# Your goal
Give back exactly the lines running from the line with "At what distance from the" to the end of the entries, and only those lines.

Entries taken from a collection
######

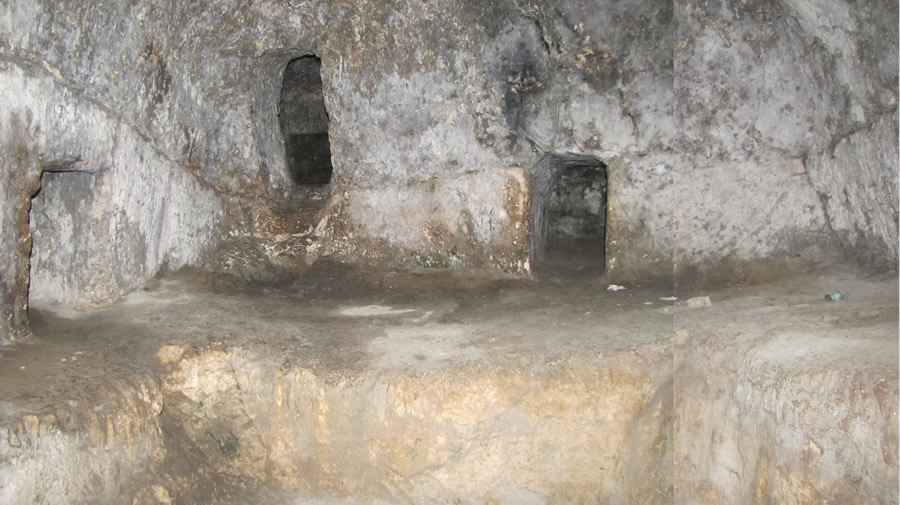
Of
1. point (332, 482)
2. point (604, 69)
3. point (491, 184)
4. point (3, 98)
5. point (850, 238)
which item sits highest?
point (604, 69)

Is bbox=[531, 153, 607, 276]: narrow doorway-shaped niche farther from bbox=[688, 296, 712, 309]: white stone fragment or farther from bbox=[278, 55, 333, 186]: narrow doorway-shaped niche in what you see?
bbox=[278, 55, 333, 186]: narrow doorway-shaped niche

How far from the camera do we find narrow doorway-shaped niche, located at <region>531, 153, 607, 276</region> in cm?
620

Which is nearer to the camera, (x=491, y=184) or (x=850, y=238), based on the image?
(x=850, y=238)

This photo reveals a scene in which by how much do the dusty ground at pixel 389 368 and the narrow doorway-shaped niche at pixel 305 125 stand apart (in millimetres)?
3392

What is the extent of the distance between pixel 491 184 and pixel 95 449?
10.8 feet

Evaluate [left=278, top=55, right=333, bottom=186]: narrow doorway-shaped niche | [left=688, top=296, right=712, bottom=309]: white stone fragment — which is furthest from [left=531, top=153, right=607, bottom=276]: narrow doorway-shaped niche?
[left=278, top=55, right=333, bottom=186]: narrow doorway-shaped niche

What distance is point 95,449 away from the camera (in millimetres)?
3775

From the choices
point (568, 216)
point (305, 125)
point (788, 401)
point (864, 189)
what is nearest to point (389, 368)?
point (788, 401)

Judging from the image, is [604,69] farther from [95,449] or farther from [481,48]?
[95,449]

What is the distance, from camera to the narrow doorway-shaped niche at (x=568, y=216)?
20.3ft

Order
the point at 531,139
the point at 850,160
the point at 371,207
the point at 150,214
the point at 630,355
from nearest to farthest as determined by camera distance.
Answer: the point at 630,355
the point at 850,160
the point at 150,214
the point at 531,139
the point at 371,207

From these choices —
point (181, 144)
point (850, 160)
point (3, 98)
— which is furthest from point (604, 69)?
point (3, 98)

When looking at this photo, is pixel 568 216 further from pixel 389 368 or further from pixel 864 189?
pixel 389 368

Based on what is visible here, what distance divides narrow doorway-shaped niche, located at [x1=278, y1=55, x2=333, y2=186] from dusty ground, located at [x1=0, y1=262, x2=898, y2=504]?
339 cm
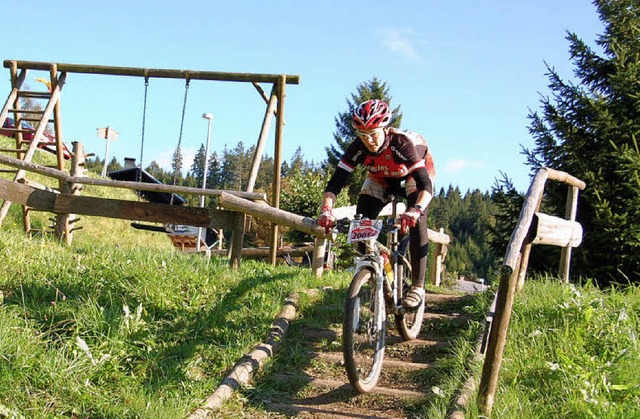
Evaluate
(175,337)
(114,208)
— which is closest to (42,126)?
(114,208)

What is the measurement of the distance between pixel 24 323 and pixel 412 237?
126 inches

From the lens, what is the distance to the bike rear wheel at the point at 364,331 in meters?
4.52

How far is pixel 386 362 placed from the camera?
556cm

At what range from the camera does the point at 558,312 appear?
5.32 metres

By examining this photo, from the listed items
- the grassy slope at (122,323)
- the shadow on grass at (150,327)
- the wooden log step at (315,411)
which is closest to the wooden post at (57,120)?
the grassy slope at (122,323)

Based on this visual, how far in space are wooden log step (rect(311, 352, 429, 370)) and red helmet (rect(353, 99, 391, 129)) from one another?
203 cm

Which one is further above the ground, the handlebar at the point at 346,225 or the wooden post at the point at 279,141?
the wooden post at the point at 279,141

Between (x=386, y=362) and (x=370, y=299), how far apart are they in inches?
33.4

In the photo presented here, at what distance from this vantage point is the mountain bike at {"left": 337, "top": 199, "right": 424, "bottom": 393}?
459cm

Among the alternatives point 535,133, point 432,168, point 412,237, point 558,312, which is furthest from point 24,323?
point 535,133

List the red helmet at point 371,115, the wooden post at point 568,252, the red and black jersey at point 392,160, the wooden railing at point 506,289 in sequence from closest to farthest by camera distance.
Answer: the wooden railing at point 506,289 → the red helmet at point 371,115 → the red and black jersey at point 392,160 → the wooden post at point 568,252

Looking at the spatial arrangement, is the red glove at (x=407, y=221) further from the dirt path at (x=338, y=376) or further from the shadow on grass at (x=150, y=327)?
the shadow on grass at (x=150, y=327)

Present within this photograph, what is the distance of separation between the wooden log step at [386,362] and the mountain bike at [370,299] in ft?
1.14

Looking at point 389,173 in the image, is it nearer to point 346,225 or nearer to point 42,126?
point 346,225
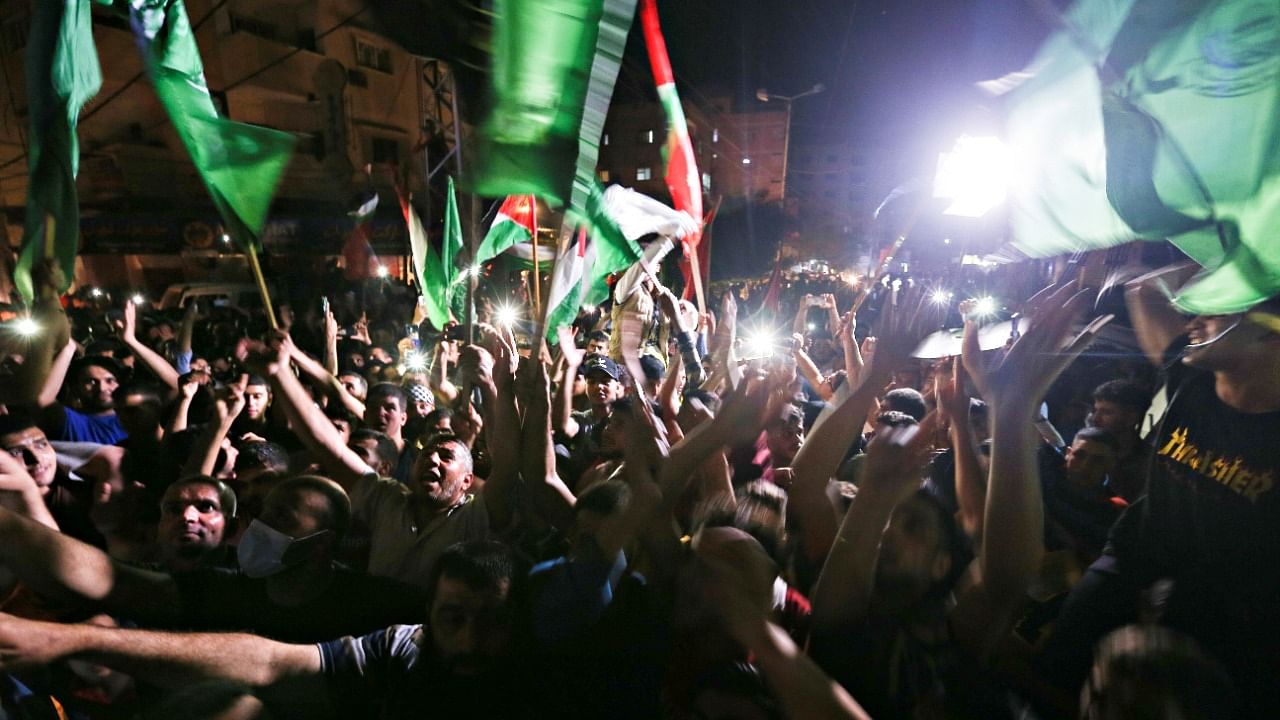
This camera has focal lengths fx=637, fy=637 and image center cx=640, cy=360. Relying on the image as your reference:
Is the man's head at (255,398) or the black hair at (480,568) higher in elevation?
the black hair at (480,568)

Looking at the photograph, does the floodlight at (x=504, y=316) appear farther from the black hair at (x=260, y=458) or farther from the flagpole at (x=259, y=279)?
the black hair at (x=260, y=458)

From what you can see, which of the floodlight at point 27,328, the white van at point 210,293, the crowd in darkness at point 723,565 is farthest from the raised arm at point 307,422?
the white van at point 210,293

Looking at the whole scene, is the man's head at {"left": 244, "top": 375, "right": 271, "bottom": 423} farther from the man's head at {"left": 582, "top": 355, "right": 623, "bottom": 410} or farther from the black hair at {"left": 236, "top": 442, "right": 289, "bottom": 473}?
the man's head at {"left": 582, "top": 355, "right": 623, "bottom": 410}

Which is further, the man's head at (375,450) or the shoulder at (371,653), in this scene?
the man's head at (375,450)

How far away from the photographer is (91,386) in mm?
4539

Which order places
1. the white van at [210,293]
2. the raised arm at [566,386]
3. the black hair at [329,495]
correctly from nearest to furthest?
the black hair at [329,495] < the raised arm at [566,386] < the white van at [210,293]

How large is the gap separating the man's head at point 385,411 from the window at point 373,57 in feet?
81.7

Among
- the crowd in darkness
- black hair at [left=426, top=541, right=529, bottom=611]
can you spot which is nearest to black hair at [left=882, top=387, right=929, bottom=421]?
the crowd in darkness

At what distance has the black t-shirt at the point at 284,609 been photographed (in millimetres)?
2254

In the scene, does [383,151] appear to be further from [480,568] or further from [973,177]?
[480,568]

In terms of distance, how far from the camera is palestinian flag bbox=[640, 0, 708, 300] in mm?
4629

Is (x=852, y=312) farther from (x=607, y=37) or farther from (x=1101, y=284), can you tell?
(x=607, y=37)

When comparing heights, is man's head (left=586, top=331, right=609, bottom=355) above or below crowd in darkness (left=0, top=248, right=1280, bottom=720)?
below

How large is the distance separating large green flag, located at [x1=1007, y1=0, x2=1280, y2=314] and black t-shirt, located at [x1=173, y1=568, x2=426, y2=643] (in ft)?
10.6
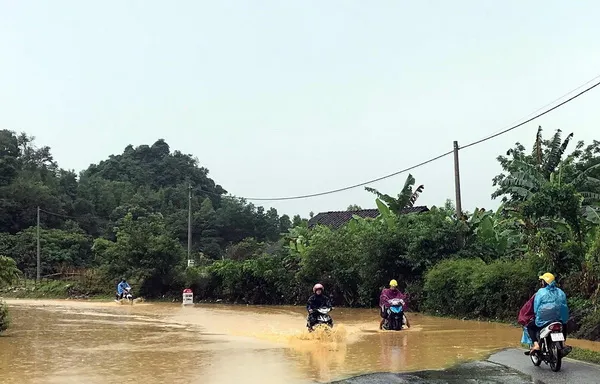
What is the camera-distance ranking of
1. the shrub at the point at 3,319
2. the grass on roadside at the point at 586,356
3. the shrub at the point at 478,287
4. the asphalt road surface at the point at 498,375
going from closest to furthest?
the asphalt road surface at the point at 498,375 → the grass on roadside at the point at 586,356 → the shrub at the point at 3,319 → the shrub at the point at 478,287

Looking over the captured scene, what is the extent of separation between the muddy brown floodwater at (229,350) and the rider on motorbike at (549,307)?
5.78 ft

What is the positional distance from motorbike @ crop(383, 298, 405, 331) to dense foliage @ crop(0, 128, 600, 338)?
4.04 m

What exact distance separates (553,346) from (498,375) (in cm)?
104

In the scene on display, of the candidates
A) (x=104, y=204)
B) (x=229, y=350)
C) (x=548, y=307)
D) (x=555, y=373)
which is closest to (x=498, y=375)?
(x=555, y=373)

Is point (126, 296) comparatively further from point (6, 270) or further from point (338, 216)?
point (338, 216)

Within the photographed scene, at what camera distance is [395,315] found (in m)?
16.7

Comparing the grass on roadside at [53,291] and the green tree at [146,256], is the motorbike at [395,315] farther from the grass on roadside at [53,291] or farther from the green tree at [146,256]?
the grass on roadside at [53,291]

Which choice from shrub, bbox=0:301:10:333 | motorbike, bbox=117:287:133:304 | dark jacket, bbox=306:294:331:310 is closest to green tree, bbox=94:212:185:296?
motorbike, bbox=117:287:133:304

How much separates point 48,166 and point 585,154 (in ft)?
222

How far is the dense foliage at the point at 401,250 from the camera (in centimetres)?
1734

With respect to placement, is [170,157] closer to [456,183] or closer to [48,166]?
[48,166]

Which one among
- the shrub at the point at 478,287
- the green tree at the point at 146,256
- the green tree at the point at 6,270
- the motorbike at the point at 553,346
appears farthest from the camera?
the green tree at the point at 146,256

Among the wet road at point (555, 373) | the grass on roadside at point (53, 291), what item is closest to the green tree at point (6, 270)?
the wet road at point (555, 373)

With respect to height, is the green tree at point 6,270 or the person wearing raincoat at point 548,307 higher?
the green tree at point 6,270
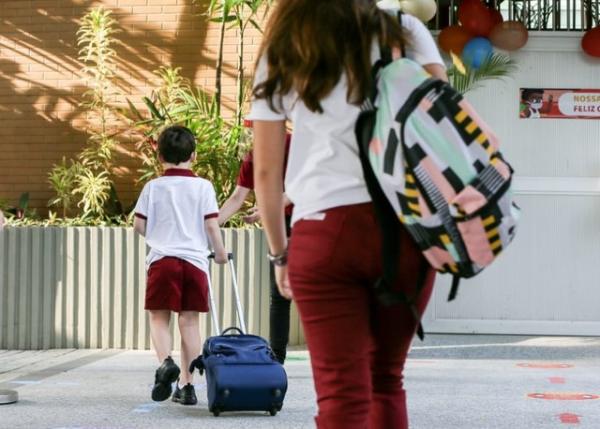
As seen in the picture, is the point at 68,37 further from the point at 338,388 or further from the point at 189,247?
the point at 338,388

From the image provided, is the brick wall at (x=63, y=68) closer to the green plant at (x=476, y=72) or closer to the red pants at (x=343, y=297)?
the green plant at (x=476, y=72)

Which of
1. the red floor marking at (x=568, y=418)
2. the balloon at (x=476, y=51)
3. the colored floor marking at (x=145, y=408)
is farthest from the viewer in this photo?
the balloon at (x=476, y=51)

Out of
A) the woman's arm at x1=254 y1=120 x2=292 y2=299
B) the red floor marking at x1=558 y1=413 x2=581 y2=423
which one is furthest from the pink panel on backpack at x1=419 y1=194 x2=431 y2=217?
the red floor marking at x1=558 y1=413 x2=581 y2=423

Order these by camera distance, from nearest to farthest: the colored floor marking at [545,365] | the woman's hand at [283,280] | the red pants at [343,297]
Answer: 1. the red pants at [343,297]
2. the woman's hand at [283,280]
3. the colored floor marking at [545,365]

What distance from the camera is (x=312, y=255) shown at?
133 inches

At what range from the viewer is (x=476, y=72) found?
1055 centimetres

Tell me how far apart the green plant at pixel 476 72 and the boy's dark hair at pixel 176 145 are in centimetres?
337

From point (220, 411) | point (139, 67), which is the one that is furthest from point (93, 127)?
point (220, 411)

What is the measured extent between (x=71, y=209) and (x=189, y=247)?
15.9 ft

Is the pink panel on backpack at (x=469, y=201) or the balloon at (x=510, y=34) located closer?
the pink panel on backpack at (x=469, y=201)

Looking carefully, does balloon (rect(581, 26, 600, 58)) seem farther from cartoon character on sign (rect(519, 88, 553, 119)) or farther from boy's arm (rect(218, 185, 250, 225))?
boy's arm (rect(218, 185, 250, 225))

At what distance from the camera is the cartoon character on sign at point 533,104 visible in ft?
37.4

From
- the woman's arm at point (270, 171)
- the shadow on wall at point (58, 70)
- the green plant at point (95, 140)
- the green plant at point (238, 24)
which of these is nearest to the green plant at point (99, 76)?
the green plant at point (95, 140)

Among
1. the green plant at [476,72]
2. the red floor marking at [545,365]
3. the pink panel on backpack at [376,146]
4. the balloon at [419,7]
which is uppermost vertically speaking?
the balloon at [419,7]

######

# Result
At what distance from the camera is the cartoon character on sign at point 533,104 visible in ft?
37.4

From
- the woman's arm at point (270, 171)
- the shadow on wall at point (58, 70)
- the green plant at point (95, 140)
- the green plant at point (238, 24)
which of these is nearest to the green plant at point (99, 76)?
the green plant at point (95, 140)

Among
1. the green plant at [476,72]
2. the red floor marking at [545,365]
3. the pink panel on backpack at [376,146]
4. the balloon at [419,7]
which is uppermost vertically speaking?
the balloon at [419,7]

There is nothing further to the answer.